Вспоминая то время, я вижу эту станцию как бы сверху, словно маленькую, чистенькую игрушку; вон те кубики — это пакгауз, и ламповая, и блокпосты, и домики путевых обходчиков; посередине между ними бегут игрушечные рельсы, а коробочки на них — это вагоны, поезда. Ж-ж-ж — пробегают по игрушечным рельсам крохотные паровозики. Та маленькая толстая фигурка — начальник станции, он вышел из вокзала и стал около миниатюрных путей. А другая фигурка — у нее высокая фуражка и ноги до того напряжены, что чуть не прогнулись, — это я; синяя фигурка — наш сторож, а та, в блузе, — ламповщик; все такие милые, симпатичные, и всех отличает такая приятная явственность. Ж-ж-ж — внимание, идет скорый! Когда я уже пережил это? Ах, да ведь это как будто я — маленький мальчик в отцовском дворе: воткнуть щепочки в землю — вот и забор, внутри посыпать чистыми опилками и положить на них несколько пестрых фасолин — и это будут куры, а самая большая фасолина, крапчатая, — будет петух. Склоняется мальчик над своим игрушечным двориком, над крохотным миром своим, и затаив дыхание — до того сосредоточен! — шепотом кличет: «Цып-цып-цып!..» Только тогда дворик мальчика не мог вместить других людей, взрослых, — у тех, у каждого, была своя игра, игра в ремесло, в домашнее хозяйство, в общественные дела; но теперь, когда мы сами стали большими и серьезными, — все мы играем в одну общую игру — игру в нашу станцию. Потому-то мы так ее и украсили, чтоб она была еще более — нашей, и еще более — игрушкой, да, еще и потому. Все связано между собой — даже то, что станция была замкнутым миром, обнесенным оградой и запретами. Всякий замкнутый мир становится до некоторой степени игрой; для того и создаем мы обособленные, только наши, ревниво отгороженные области своих увлечений, чтобы можно было отдаваться любимой игре.

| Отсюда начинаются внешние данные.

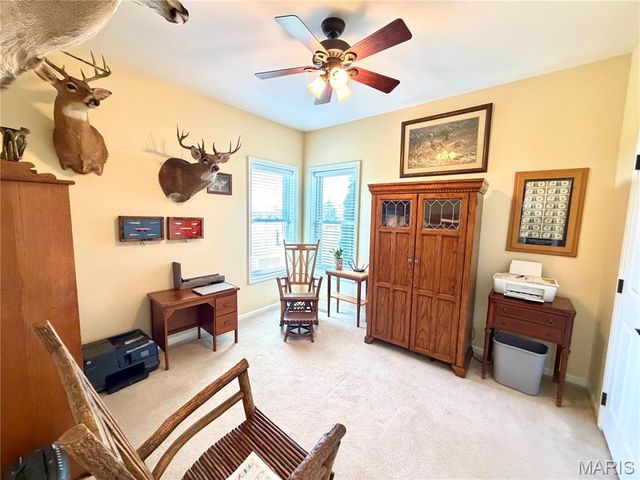 4459 S Highway 19, Salem, MO 65560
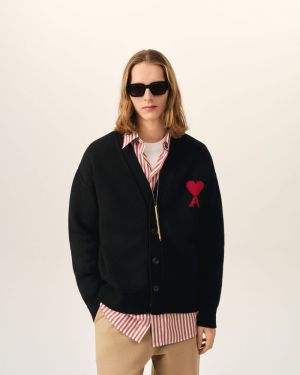  - 009 : NOIR/RO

Игра — вещь серьезная, у нее свои правила, свой обязательный строй. Игра — это углубленная, нежная или страстная сосредоточенность на чем-то одном, и только на одном; посему то, к чему мы привязываемся, да будет изолировано от всего остального, выделено своими правилами, изъято из окружающей действительности. Отсюда, по-моему, и моя игра в увлечение уменьшать размеры: сделайте что-нибудь маленьким, уменьшите его — и оно уже изъято из действительности, оно больше и глубже стало миром для себя, нашим миром, в котором мы можем забыть о существовании еще какого-то там другого. Ну вот, теперь нам удалось вырваться из этого другого мира, теперь мы — в заколдованном круге, отделяющем нас от остальных; вот мир ребенка, вот школа, вот богемная компания поэта, вот последняя на свете станция; и вот — чистенький вокзал, дорожки усыпаны песком, все обрамлено цветами — и так далее, а под конец — садик пенсионера, последний отграниченный мирок, последняя тихая, сосредоточенная игра; алые колоски камнеломки, прохладные султаны таволжника, а в двух шагах, на камне, — зяблик склонил голову набок, поглядывает одним глазком: кто ты?